On Channel 2 this week, Nobel Prize laureate and presidential candidate Dan Shechtman, who has the support of some Knesset members but does not yet have the required 10 written endorsements, said that if he does not get them he will call a press conference to protest the Knesset’s refusing to allow him to run. This is a distortion of the facts. The Knesset per se has not prevented anyone from running, but the rules call for endorsement by 10 MKs. The reality is that Yesh Atid leader Yair Lapid has ordered the members of his party not to endorse any candidate. The Labor Party, with one exception, is fully behind Binyamin Ben- Eliezer, and most other MKs have political self-interest with regard to choices.

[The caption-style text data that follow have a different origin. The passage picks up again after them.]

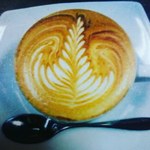 カフェ アロマビ - 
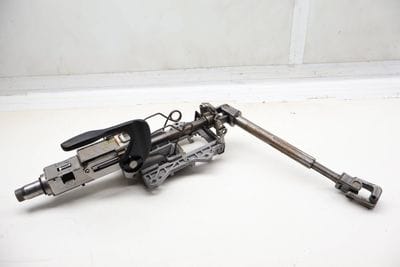 Steering Column Assembly 5N1419502D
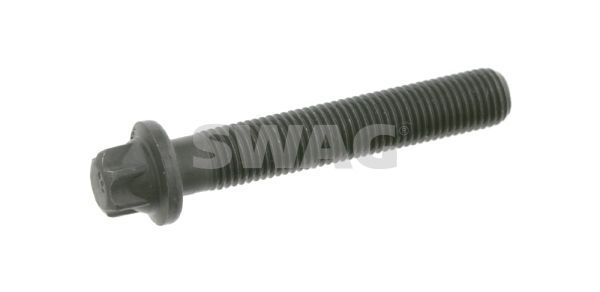 SWAG 10 92 4431 -  -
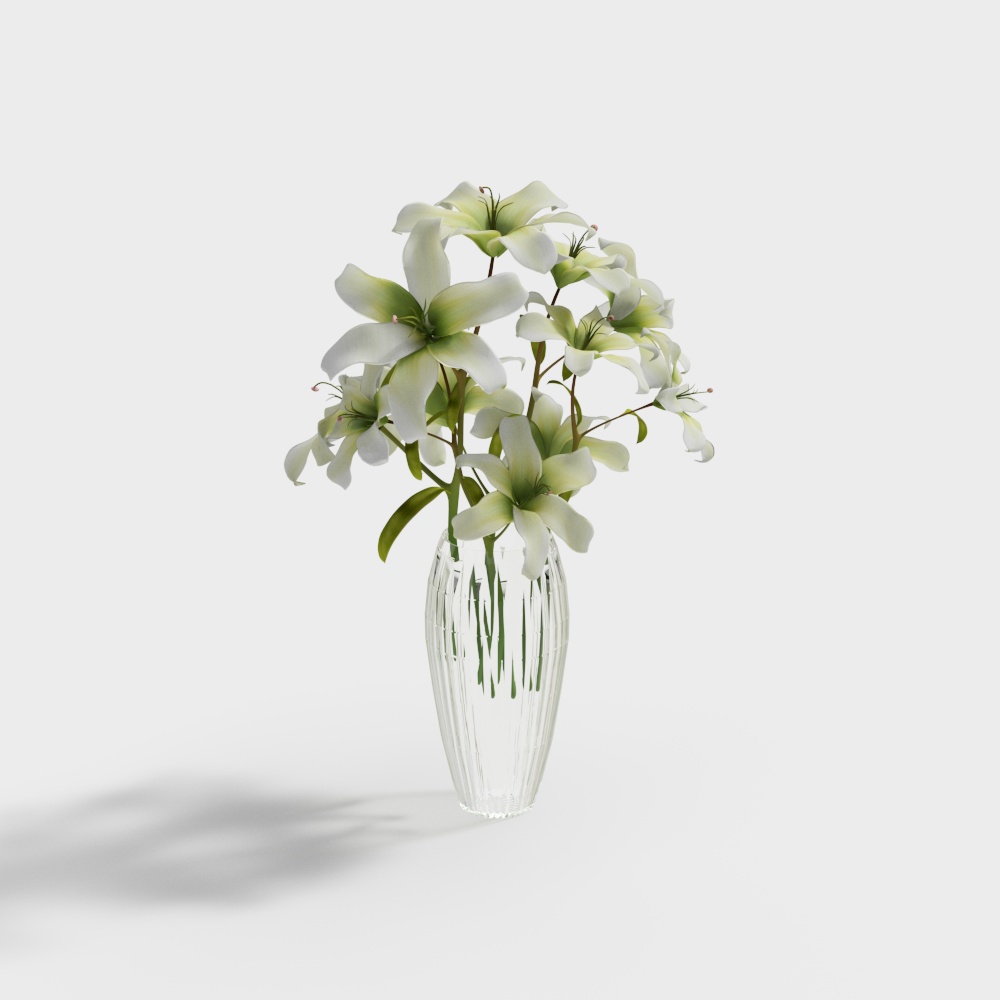 modern decoration tableware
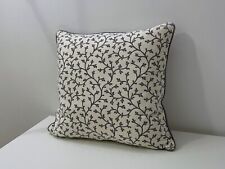 Fodera federa per cuscino IKEA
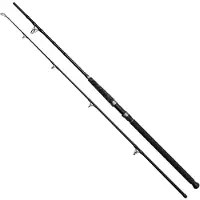 MADCAT Black Heavy Duty Mallefiskspö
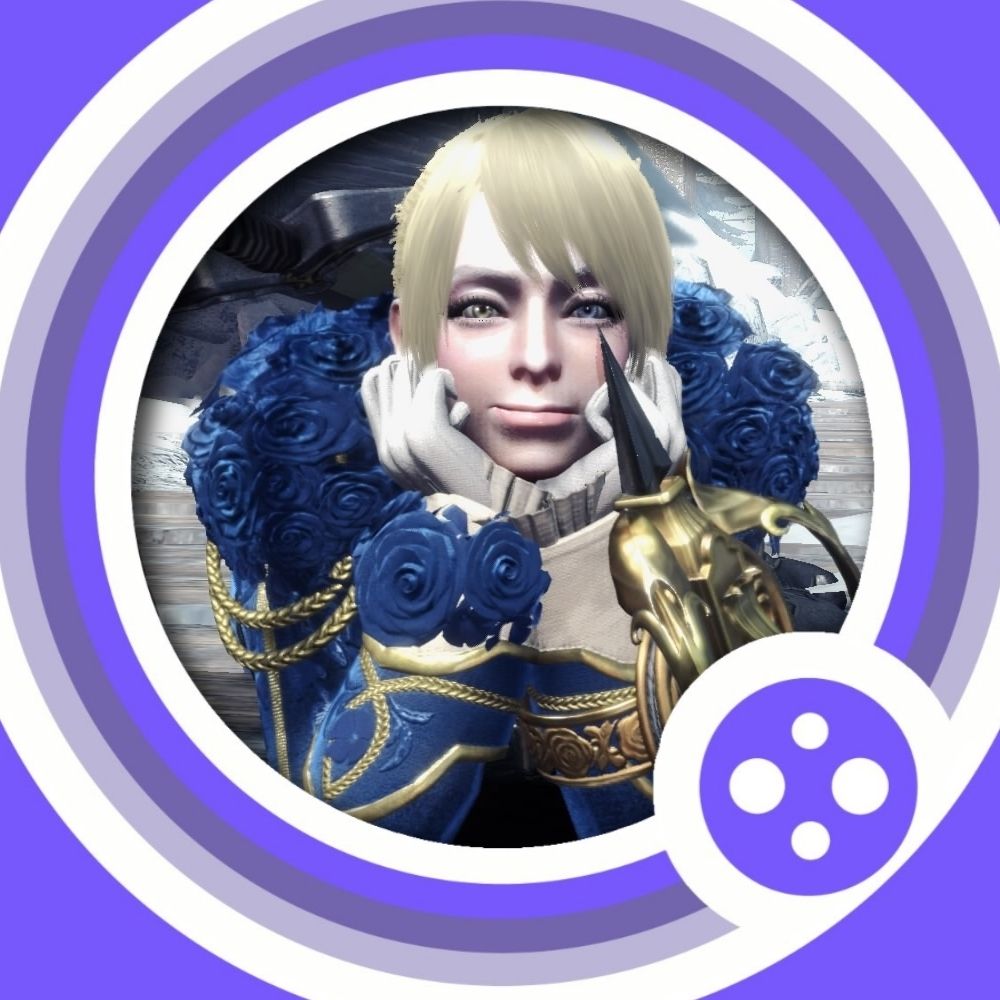 りぜ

The best that Shechtman can hope for is the knowledge that he set the ball in motion for an amendment to the law regarding the election of the president, in that the president elected in 2021 may be elected by the public – and not just by the Knesset. Even so, if passed, the amendment will be the result of a Knesset decision.
The Knesset could also decide to abolish the presidency altogether and thus save on the expense of building a permanent residence for the prime minister, because the President’s Residence – which is much larger than the residence currently allocated to the prime minister – would then be vacant.
■ NOT YET a week old, Alexandra Meira Sturm has already been given a unisex diminutive by her proud father, Post Sports Editor Uriel Sturm, whose wife Leah gave birth to their first child at the beginning of the week. An elated Sturm said that they were thrilled with the arrival of Alex.
Presumably, she will be referred to as Alexandra only on formal occasions – or when she misbehaves.